If you haven't seen the 13-page Volkswagen India advertisement in the recent edition of a leading English daily, I suggest picking up last Wednesday's edition from your local library. For attention grabbing value, the ad did its job - and how! Add the TV commercial that's currenly on air and it has instantly caused the company to become one to watch out for.
For VW getting it right means a lot. Some would know about their attempt at partnering Maruti before Suzuki stepped in the early '80s. And then they tried out some ventures, one where Skoda would walk in with a major LCV manufacturer in the early '90s. Finally, they decided to walk on their own when Skoda started operations in India and began selling their first product, the Octavia in 2001. And now, after Audi, Bentley and Lamborghini also have a solid presence, the parent company is upping its ante.
They surely have to. From selling 1400 cars in the first year and hoping to sell 3000 cars in its second, VW India is currently only dabbling with premium sedans like the Passat and Jetta, with the odd Touareg SUV being sold. This strategy has been to help the company create a presence and increase its foothold as it develops dealerships and service points across the country. By now, VW has over 20 dealerships and more are in the offing. And even though they don't launch the Polo until next year, VW is leaving no stone unturned.
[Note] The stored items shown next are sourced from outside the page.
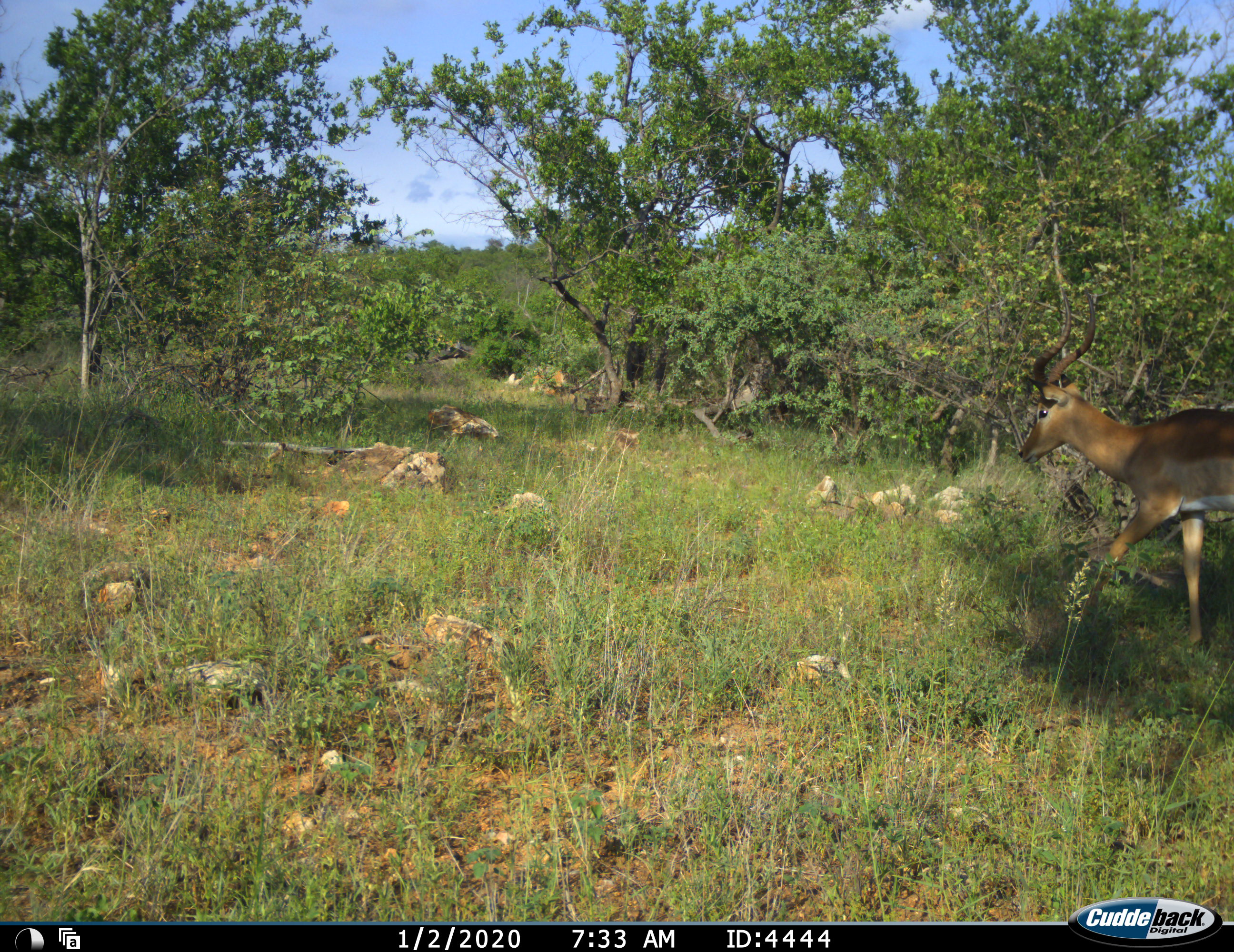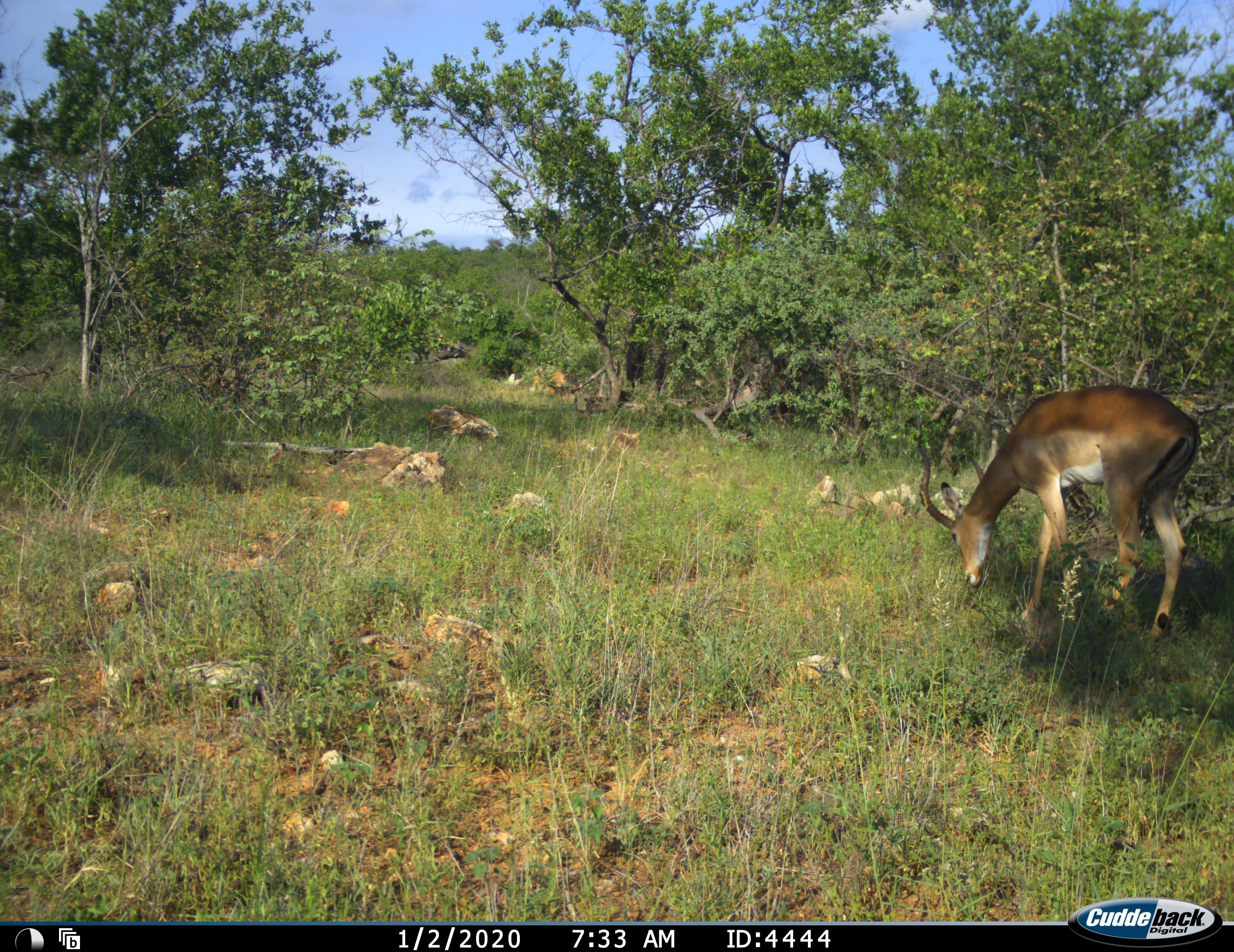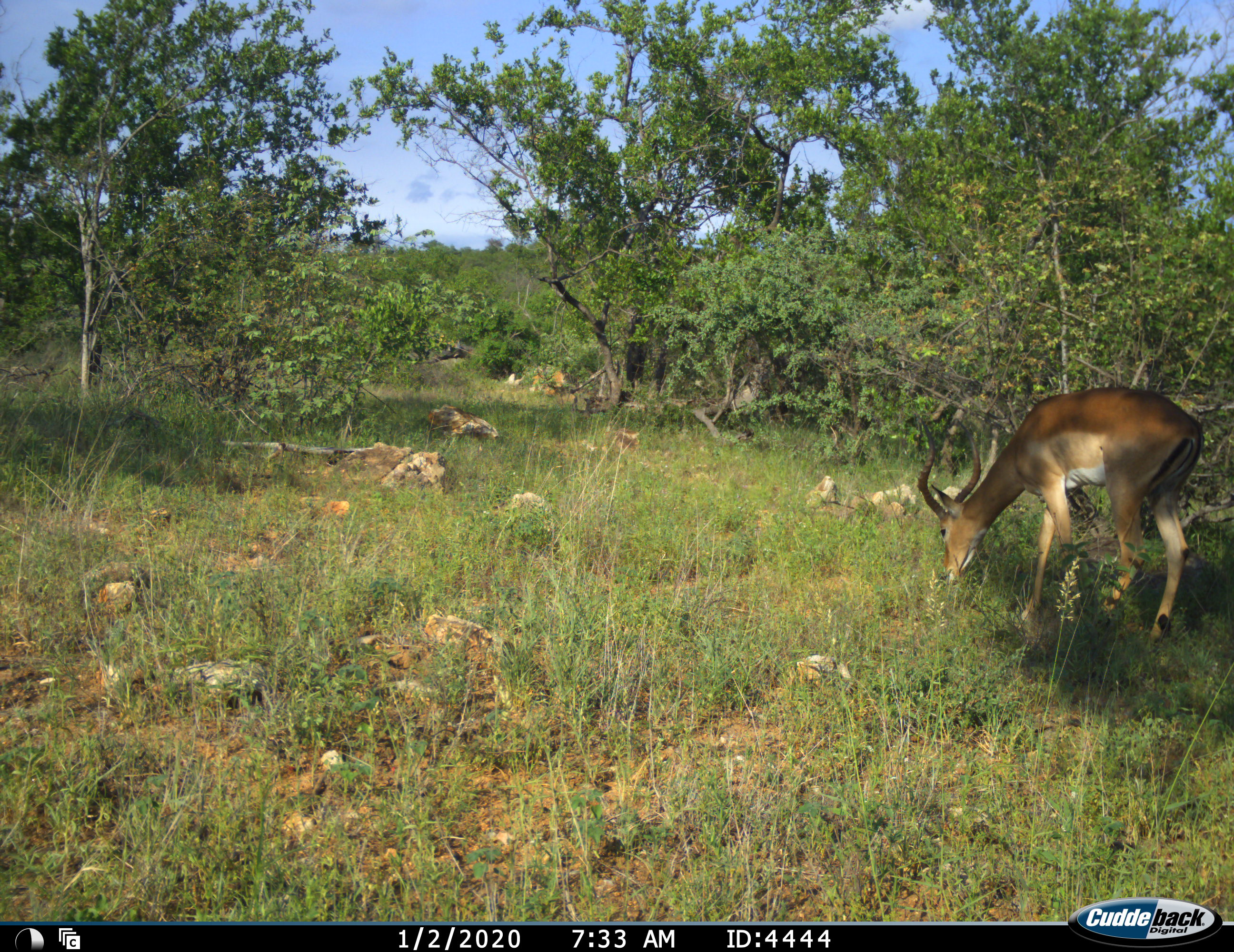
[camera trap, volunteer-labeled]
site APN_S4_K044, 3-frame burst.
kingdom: Animalia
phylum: Chordata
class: Mammalia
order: Artiodactyla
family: Bovidae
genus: Aepyceros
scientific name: Aepyceros melampus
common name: impala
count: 1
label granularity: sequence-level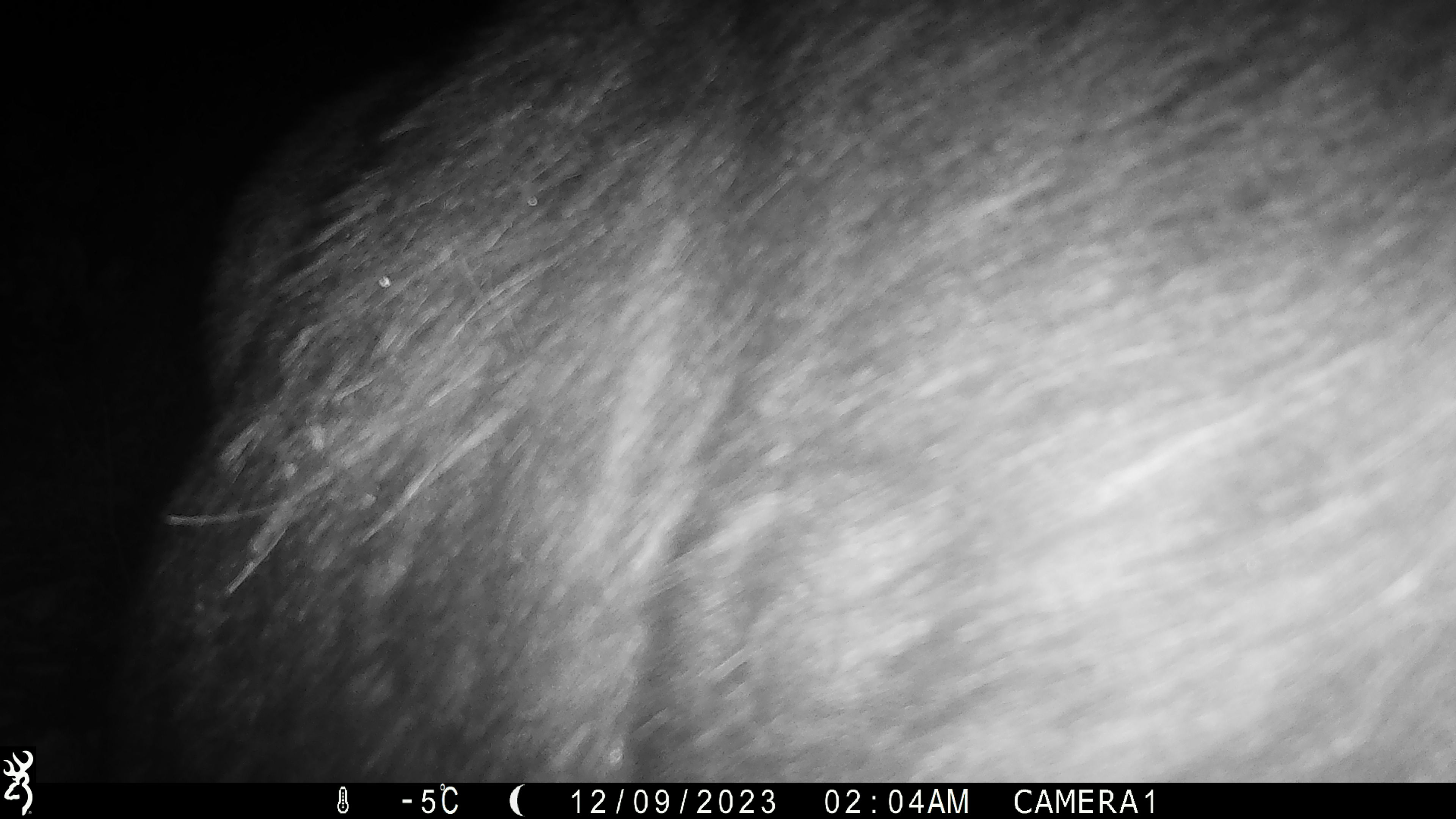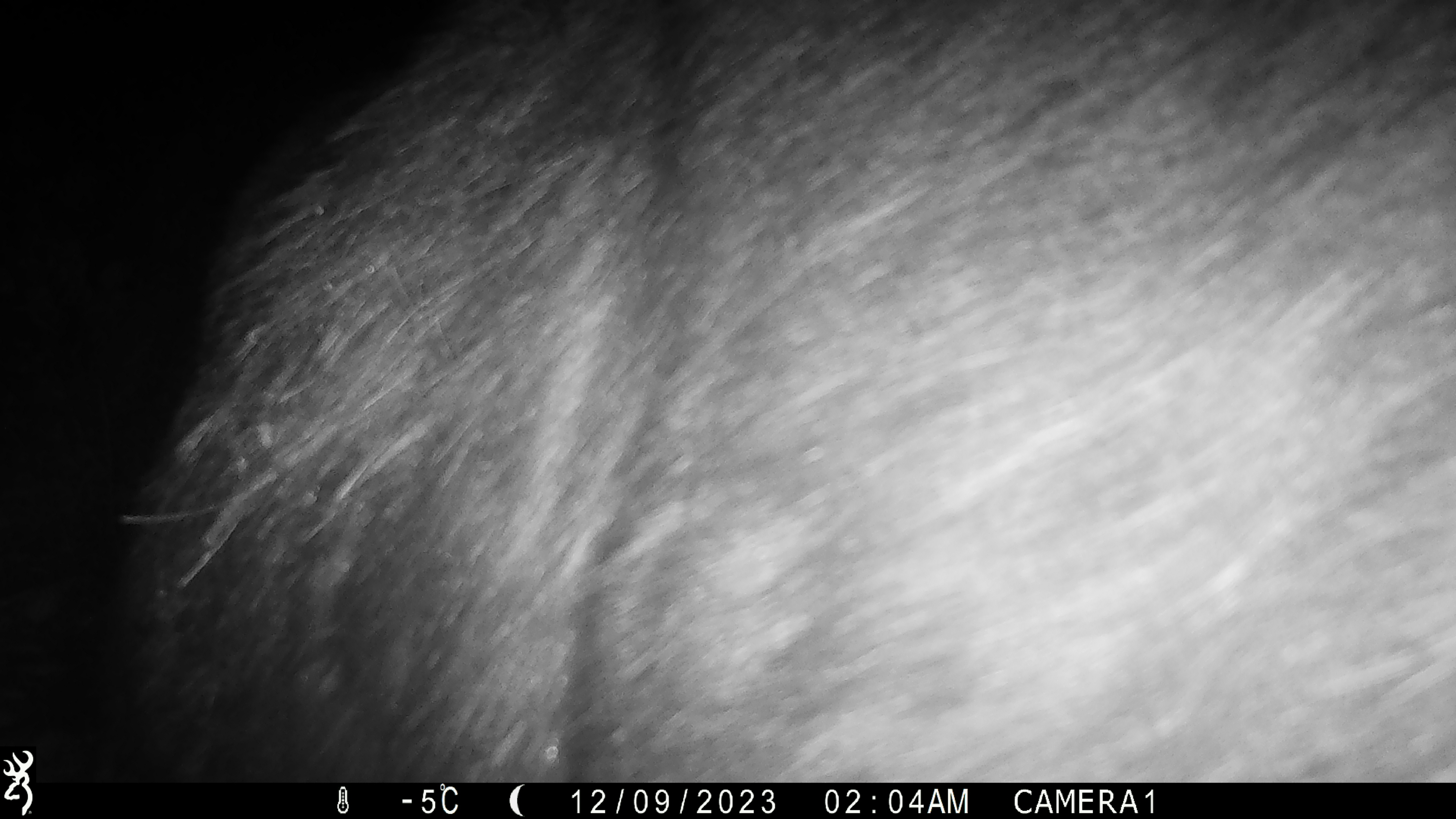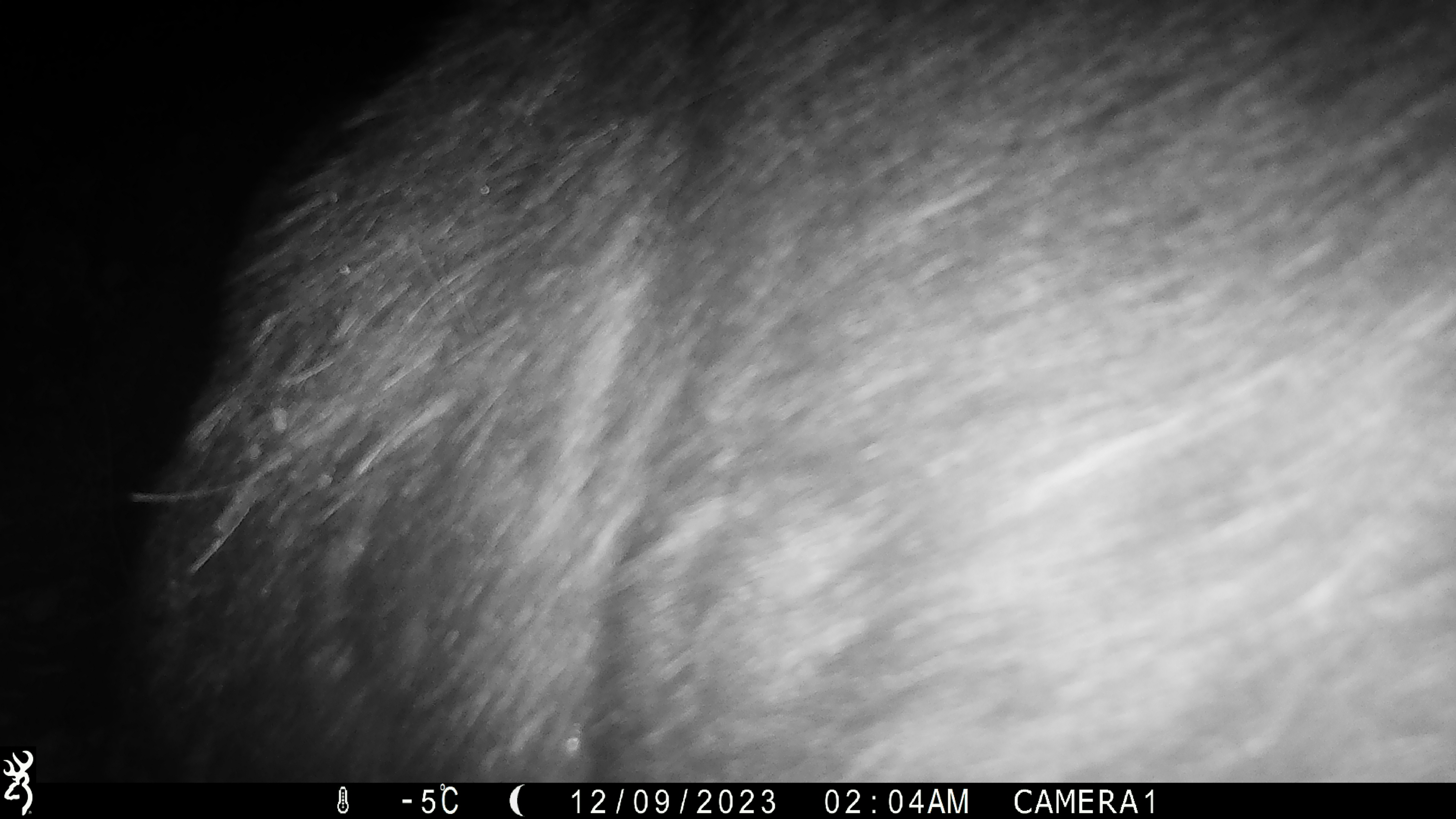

The Polo will begin with a high level of localisation from day one, which means they can price it below Rs 5 lakh. Hard to believe, but that's entirely what the company is focussing on. They've been working with various suppliers over the last two years to ensure they maintain VW's high standards for quality and yet keep costs that are competitive. This will hold true for VW's other future products, including the small car based on the Up! concept and the Polo saloon.
After all, VW isn't alone with a grand India strategy. Ford has finally woken up from its deep slumber and now have a small car that will be priced attractively. Nissan isn't turning off the aggression tap either, and when the new Micra goes on sale next May, Nissan will be hoping to make up for lost ground. And of course, there's Toyota, who are not only developing an India-centric small car, but knowing Toyota's newfound aggressiveness, they are highly capable of capturing their much talked about 10 per cent marketshare. Neither are small car leaders Maruti and Hyundai taking things lightly - both are undergoing capacity expansion and have new small cars lined up for the next three years. Nor is Tata-Fiat, who will ride high on the success of the Nano, once the plant at Sanand goes on stream. While GM readies two new small cars and an elaborate electrification plan. So VW have a lot of toughcompetition that they have to deal with. All of them have realised that localisation gives them a competitive advantage - even Ford and Toyota are realising it the hard way.
In the end, VW have one major hurdle to cross, and that's keeping its cost of maintenance low. Ford and GM are going a long way in projecting just that, while Maruti, Hyundai and Tata have already mastered the art. This is not just for their small cars, but for their premium ones as well, since all of them will be serviced under one roof and perceptions are very hard to change once set. How VW manages to find a way around it will ultimately determine their long term success. Or failure.
P.S. Autoblog today reported that VW has overtaken Toyota to become the largest manufacturer in the world in the first nine months of 2009. Some achievement, eh!